With a reflection of feeling we tap into the emotional context of what someone has just said to us, but what about the content itself? We want to ensure that we understand what they communicated to us, and this can be especially difficult if we are listening to someone who is rambling or speaking quickly. I find, for me, this is where the listening comes in. If someone is going on about something and I’m finding it hard to follow, I find the land of my imagination to be an irresistible place to wander to.

It is important to recognize that paraphrasing is not parroting. Parroting is essentially just repeating back to someone what they just said. To provide an example, imaging that you are sitting with someone for lunch and they share the following with you:

“I have just had a lot on my plate. Everything has been so hectic in our household. My partner has been sick and my kids are just going through this phase and I feel like I don’t get a minute to myself in the day. I don’t think they notice how much I do. Work has been stressful. It’s like nothing I am doing is good enough and my boss seems to be disappointed. By the time I get home, I just don’t have a lot left in me and I can’t be the partner and parent I want to be. I just don’t want to keep going like this.”

A paraphrase could go something like this, “You are experiencing competing demands with work and at home and you aren’t sure how much longer you can hold it all together for.”


Putting it All Together: The Empathy Statement

An empathy statement is where you put all of it together by combining a reflection of feeling and a paraphrase. The point of using an empathy statement is not to help the other person or to provide them with guidance. It is simply to listen to what they are saying and let them know that you heard them. For those of you who appreciate a simple formula, it might go something like this:

Reflection of feeling + paraphrase = empathy statement

To provide an example, let’s say that you are having a conversation with someone who is explaining to you that they are struggling to find a job and they aren’t sure how they are going to make ends meet for that month. Again, you may be tempted to give advice or put their worries at ease, but let’s try an empathy statement instead. You may say something like, “you are feeling uneasy because despite doing everything you can, you aren’t in the financial situation you need to be in to feel safe.”

When I was first learning how to practice empathy we had to use the formula and I will admit, it was rather awkward at first. It was even a bit tough for me to accept my level of discomfort with the empathy statement meant that I wasn’t overly accustomed to practicing empathy. For years, I had identified as an empathetic person yet I was lacking the basic skills to communicate my empathy with clarity and grace.

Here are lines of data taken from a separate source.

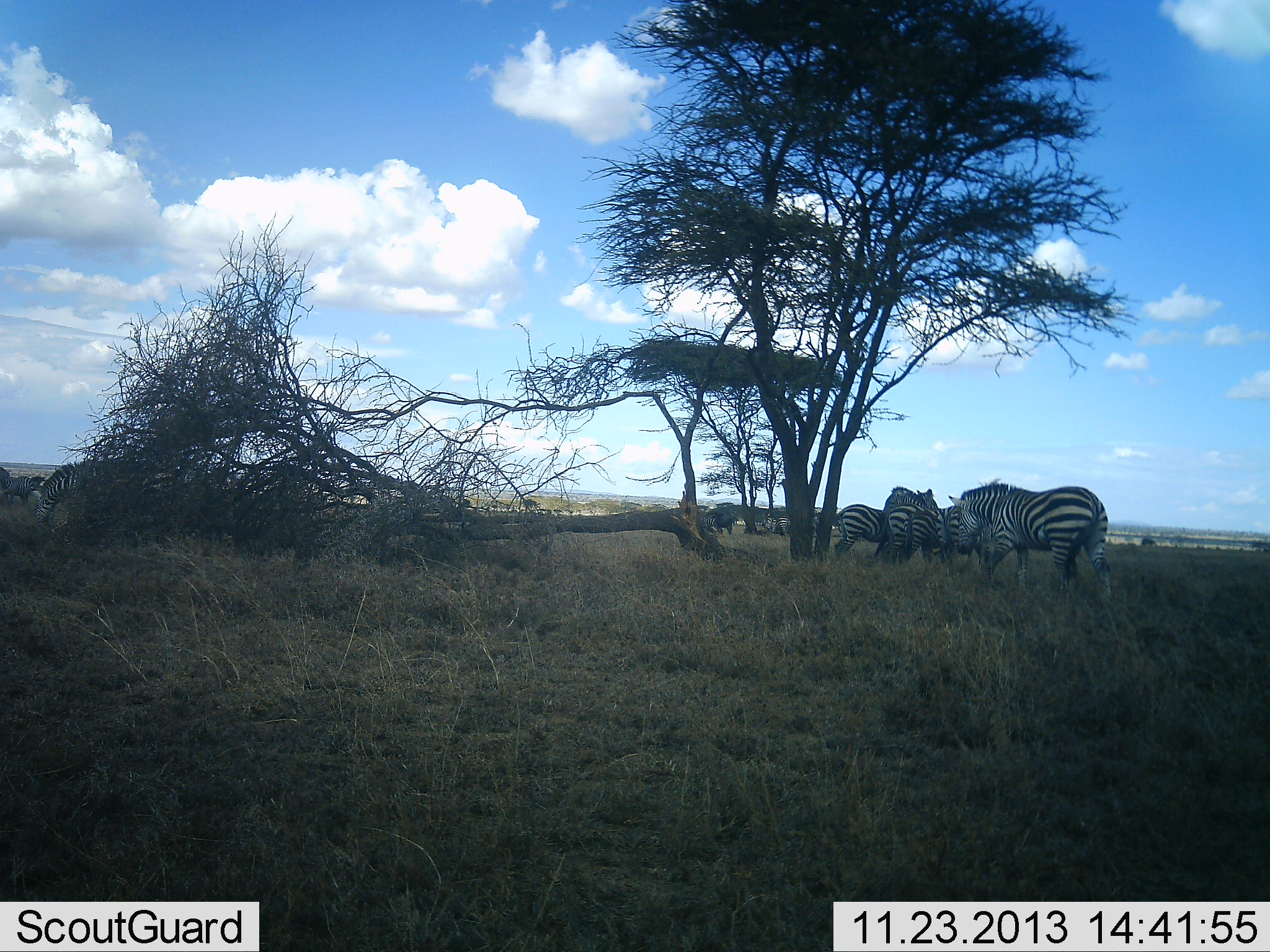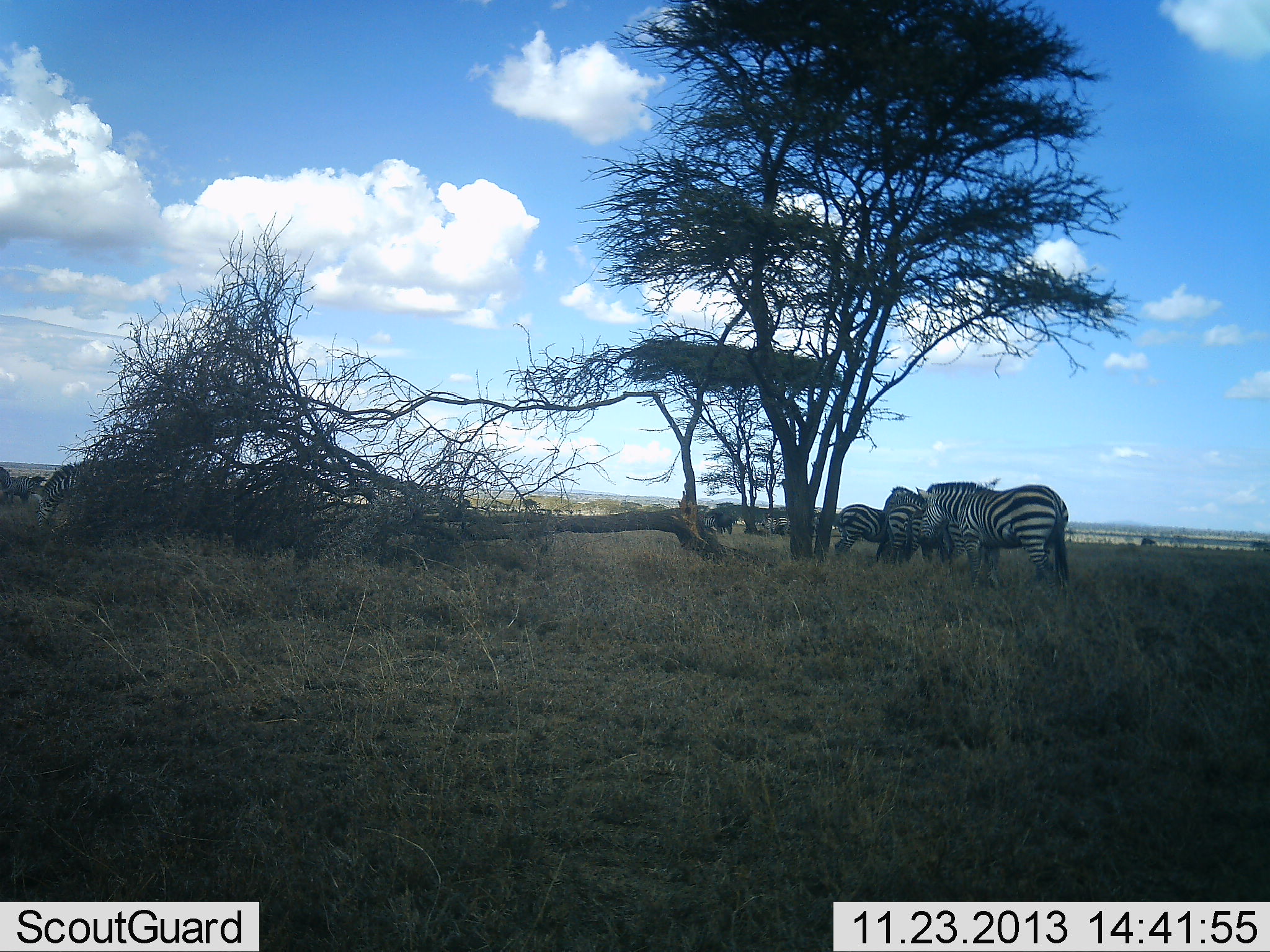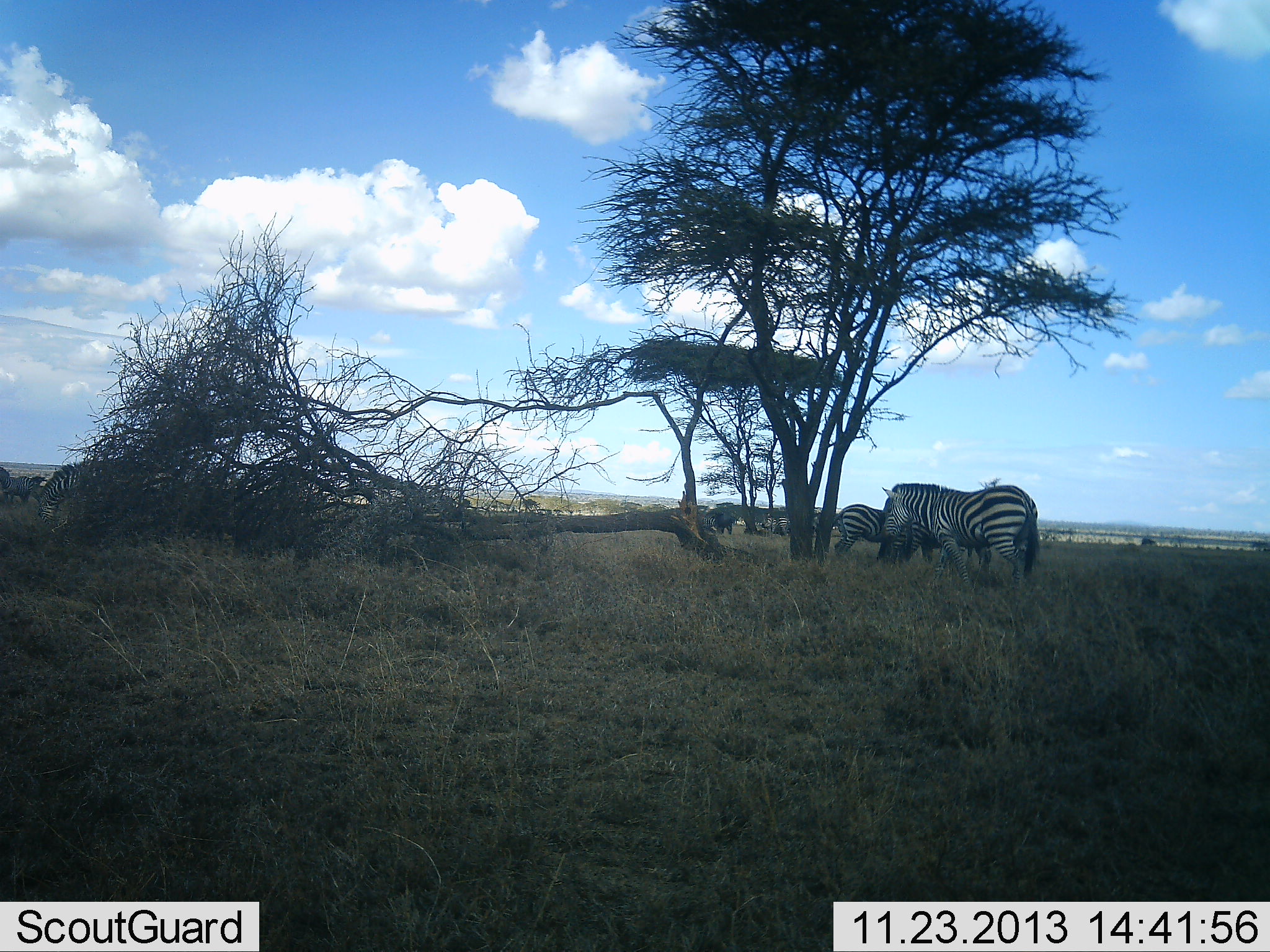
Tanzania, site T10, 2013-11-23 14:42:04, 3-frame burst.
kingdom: Animalia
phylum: Chordata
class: Mammalia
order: Perissodactyla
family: Equidae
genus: Equus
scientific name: Equus quagga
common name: plains zebra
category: zebra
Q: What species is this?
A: Zebra (plains zebra) (Equus quagga).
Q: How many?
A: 4.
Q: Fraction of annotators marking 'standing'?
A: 100%.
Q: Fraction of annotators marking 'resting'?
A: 0%.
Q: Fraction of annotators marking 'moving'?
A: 55%.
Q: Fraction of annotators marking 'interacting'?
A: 0%.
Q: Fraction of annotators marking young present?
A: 18%.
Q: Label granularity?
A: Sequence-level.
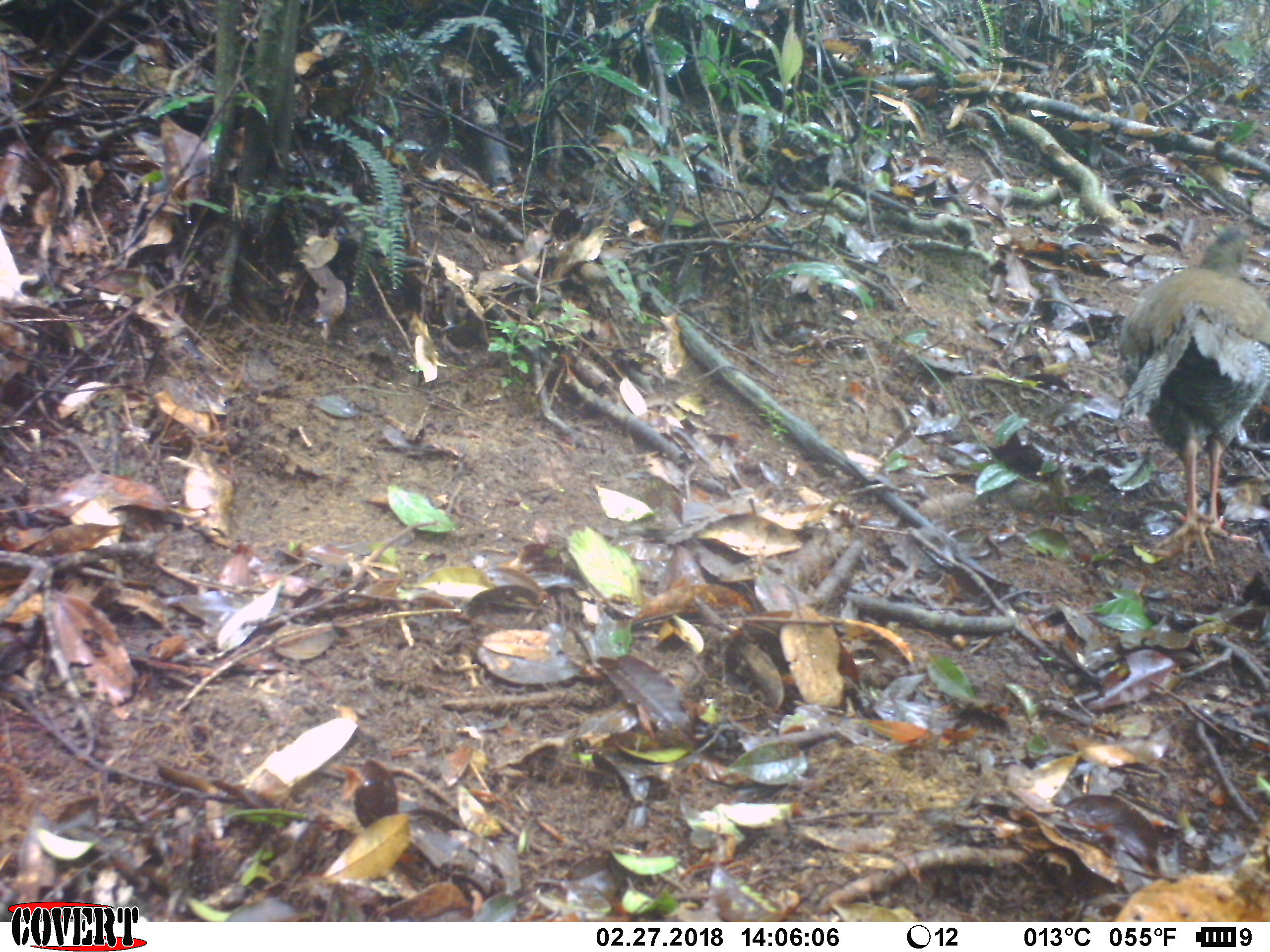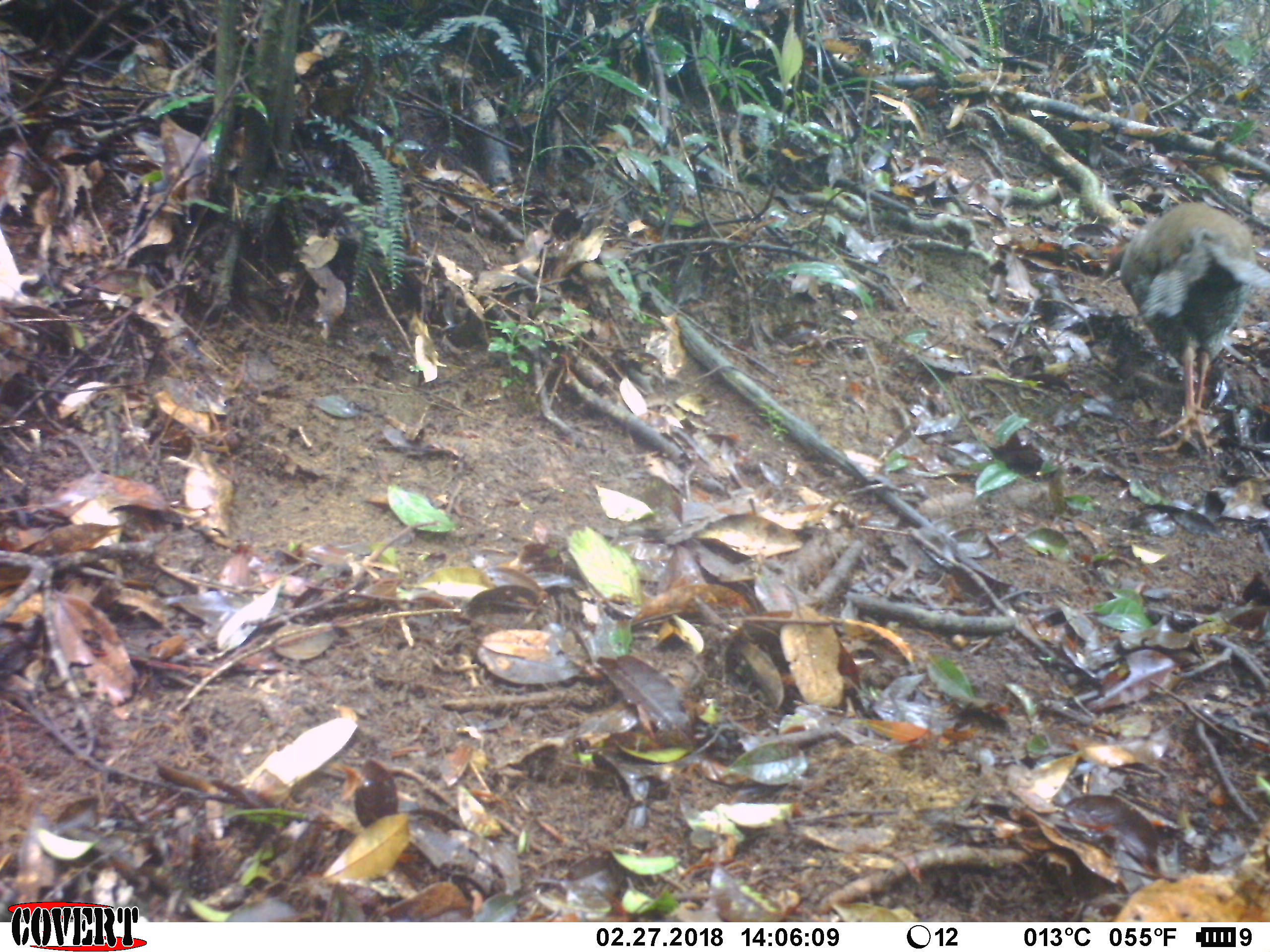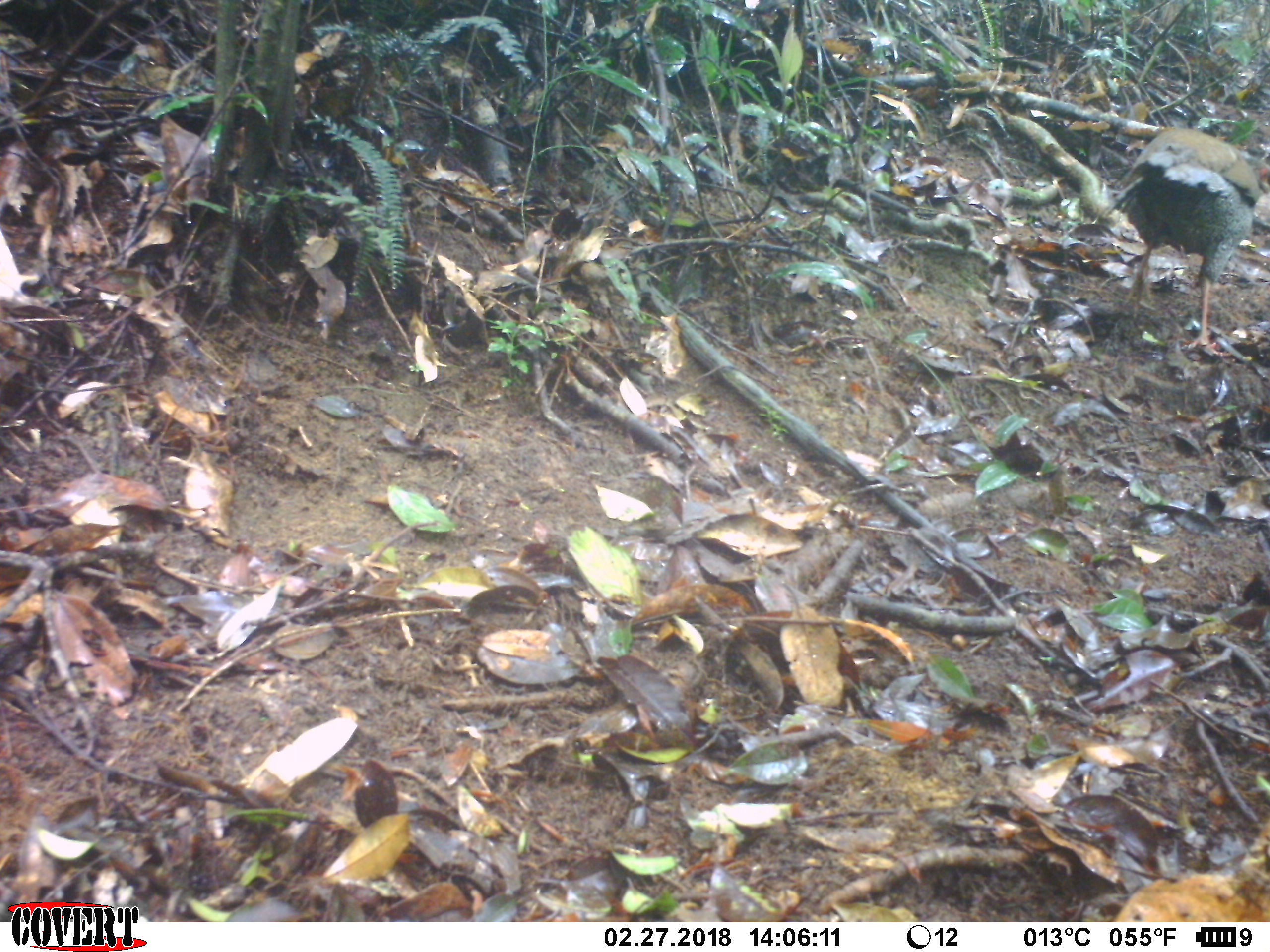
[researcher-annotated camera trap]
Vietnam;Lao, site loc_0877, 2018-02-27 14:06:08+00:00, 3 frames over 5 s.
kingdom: Animalia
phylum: Chordata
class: Aves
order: Galliformes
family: Phasianidae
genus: Lophura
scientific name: Lophura nycthemera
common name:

I want to believe that we all want to be more empathetic. We know what it feels like to feel seen and heard by another person and sadly, it is not something that we get to experience every day. When we do experience it, however, it can feel as though someone else understands and appreciates us in a deep and profound way. As wonderful as it is to be on the receiving end of empathy, the incredible thing is that it is a gift that we all have the power to give.